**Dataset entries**
_ _ _
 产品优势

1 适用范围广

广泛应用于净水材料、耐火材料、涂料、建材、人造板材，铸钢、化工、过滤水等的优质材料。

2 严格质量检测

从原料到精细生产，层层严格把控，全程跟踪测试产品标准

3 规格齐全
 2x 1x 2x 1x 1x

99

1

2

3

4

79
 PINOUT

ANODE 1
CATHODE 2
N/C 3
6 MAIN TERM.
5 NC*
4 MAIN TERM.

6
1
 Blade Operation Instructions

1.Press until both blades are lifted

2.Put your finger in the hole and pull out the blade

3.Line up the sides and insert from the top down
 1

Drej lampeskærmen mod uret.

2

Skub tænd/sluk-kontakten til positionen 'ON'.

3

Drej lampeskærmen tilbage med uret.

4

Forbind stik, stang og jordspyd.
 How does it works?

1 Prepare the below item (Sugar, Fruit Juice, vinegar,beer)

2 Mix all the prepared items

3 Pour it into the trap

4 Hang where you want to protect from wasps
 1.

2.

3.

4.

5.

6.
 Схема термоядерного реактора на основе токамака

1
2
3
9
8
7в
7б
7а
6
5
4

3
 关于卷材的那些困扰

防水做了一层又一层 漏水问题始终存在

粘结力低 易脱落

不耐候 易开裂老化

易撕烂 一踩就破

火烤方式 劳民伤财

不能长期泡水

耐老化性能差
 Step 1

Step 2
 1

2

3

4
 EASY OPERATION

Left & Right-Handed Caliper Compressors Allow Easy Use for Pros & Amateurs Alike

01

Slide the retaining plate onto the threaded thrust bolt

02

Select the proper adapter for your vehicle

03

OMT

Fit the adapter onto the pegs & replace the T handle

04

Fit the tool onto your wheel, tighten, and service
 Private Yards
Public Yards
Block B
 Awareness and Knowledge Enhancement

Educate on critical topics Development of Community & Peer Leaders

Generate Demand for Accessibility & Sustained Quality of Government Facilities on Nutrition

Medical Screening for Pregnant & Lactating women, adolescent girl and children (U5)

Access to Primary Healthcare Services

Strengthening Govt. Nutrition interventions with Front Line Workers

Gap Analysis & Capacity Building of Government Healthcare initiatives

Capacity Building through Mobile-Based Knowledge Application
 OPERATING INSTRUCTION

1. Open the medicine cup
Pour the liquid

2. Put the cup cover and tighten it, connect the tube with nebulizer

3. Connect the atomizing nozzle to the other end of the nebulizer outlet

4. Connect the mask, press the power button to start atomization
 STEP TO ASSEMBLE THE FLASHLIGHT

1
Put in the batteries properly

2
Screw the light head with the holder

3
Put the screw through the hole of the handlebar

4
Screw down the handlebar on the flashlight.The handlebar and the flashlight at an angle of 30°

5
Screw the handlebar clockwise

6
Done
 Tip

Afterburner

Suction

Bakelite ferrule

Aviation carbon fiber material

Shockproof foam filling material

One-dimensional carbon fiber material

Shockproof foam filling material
_ _ _
**Task prompt**
The response must hold only the lines above from the line with "Capacity Building through" through the line with "4. Connect the", each copied exactly, both ends kept.

**Reply to the task**
Capacity Building through Mobile-Based Knowledge Application
 OPERATING INSTRUCTION

1. Open the medicine cup
Pour the liquid

2. Put the cup cover and tighten it, connect the tube with nebulizer

3. Connect the atomizing nozzle to the other end of the nebulizer outlet

4. Connect the mask, press the power button to start atomization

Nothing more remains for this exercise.